Tasks and exercises —
A: Answer these from the court order below, one per line:
(i) On what date did defendants answer the complaint?
(ii) What docket number does plaintiff's motion to compel discovery carry?
(iii) At which prison was plaintiff incarcerated when he was denied the materials at issue?
B: Copy word for word the passage of the court order below between "This case proceeds" and "(Dkt. No. 50.)", inclusive.

------ Source extract ------

IN THE UNITED STATES DISTRICT COURT FOR THE EASTERN DISTRICT OF CALIFORNIA
December 8, 2010
JAMES ALEXANDER, PLAINTIFF,
CALIFORNIA DEPARTMENT OF CORRECTIONS, ET AL., DEFENDANTS.
The opinion of the court was delivered by: Kendall J. Newman United States Magistrate Judge
Plaintiff is a state prisoner proceeding without counsel in this civil rights action filed pursuant to 42 U.S.C. § 1983. Currently pending before the court are the following matters:
(1) Defendants' motion for protective order (Dkt. No. 57); (2) Plaintiff's "renewed" motion for the issuance and service of two subpoena duces tecum (Dkt. No. 64); and (3) Plaintiff's motion to compel discovery (Dkt. No. 69). For the following reasons, the court grants defendants' motion and denies plaintiff's motions; however, the court authorizes the issuance of the requested subpoenas duces tecum for service by plaintiff rather than by the United States Marshal.
This case proceeds on Claims 15 through 20 of plaintiff's Second Amended Complaint ("SAC" or "complaint") filed February 12, 2009 (Dkt. No. 13), as construed by this court by order filed October 14, 2009 (Dkt. No. 16). Plaintiff contends that employees of the California Department of Corrections and Rehabilitation ("CDCR"), in violation of the First Amendment, improperly denied plaintiff access to non-obscene materials depicting female nudity while he was incarcerated at High Desert State Prison ("HDSP"). This action proceeds against four defendants: CDCR administrators Dovey and Woodford, and HDSP correctional officers Wedemeyer and Barron. Defendants answered the complaint on May 3, 2010. (Dkt. No. 41.) On July 13, 2010, this court issued a discovery and initial scheduling order, setting a discovery deadline of December 31, 2010. (Dkt. No. 50.)
Defendants' Motion for Protective Order/Plaintiff's Motion to Compel All defendants move for a protective order relieving them of the obligation to respond to plaintiff's First Set of Interrogatories, and defendants Dovey and Woodford also seek to be relieved of their obligation to respond to plaintiff's First Set of Requests for Admissions. (Dkt. No. 57.) Plaintiff has not filed an opposition to the motion, but has filed a motion to compel discovery which addresses the same matters. (Dkt. No. 69.) The court construes plaintiff's motion, in part, as an opposition to defendants' motion.
Rule 26(c)(1), Federal Rules of Civil Procedure, provides that "[a] party or any person from whom discovery is sought may move for a protective order in the court where the action is pending," and "[t]he court may, for good cause, issue an order to protect a party or person from annoyance, embarrassment, oppression, or undue burden or expense. . . ."

------ Record excerpts ------

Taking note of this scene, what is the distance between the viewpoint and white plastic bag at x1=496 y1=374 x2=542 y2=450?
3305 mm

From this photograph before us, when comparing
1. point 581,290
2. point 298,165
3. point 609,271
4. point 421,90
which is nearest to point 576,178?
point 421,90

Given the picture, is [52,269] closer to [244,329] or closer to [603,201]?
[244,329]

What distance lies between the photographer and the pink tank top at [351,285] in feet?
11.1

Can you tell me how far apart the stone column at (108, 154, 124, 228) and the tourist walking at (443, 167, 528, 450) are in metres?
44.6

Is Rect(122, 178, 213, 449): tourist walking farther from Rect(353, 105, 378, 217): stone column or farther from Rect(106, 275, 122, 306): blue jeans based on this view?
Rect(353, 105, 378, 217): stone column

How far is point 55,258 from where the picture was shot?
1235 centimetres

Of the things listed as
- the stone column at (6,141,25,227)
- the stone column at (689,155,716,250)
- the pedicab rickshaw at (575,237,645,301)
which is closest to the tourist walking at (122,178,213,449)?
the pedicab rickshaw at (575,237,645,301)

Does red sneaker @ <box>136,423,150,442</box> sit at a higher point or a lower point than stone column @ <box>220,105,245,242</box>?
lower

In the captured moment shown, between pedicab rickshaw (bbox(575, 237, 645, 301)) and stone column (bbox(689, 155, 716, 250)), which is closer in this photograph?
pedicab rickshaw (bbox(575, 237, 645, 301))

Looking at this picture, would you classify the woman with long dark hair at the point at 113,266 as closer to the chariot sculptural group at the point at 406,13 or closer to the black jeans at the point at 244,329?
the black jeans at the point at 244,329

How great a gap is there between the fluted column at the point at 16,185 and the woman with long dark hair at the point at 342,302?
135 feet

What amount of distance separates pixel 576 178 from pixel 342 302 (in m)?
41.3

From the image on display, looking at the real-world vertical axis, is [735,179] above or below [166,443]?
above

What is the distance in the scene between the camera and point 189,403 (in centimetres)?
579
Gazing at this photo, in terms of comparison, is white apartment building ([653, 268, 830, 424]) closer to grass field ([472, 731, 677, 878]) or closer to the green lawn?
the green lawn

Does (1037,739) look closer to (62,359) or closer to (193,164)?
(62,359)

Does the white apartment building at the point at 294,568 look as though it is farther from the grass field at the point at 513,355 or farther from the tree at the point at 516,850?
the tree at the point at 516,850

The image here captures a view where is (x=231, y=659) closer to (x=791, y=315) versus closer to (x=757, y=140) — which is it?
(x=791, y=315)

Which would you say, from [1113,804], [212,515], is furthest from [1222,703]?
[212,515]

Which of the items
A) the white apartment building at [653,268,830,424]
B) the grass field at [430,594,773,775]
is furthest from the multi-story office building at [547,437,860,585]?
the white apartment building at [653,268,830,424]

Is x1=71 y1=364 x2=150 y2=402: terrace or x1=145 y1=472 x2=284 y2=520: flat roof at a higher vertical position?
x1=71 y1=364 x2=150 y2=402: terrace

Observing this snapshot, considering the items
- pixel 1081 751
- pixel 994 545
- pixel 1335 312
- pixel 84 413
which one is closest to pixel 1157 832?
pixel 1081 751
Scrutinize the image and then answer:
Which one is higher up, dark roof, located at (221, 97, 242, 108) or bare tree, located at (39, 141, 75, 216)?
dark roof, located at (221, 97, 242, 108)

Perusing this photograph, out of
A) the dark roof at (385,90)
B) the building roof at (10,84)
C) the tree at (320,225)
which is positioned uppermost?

------

Outputs for the tasks —
A:
(i) May 3, 2010
(ii) Dkt. No. 69
(iii) High Desert State Prison

B:
This case proceeds on Claims 15 through 20 of plaintiff's Second Amended Complaint ("SAC" or "complaint") filed February 12, 2009 (Dkt. No. 13), as construed by this court by order filed October 14, 2009 (Dkt. No. 16). Plaintiff contends that employees of the California Department of Corrections and Rehabilitation ("CDCR"), in violation of the First Amendment, improperly denied plaintiff access to non-obscene materials depicting female nudity while he was incarcerated at High Desert State Prison ("HDSP"). This action proceeds against four defendants: CDCR administrators Dovey and Woodford, and HDSP correctional officers Wedemeyer and Barron. Defendants answered the complaint on May 3, 2010. (Dkt. No. 41.) On July 13, 2010, this court issued a discovery and initial scheduling order, setting a discovery deadline of December 31, 2010. (Dkt. No. 50.)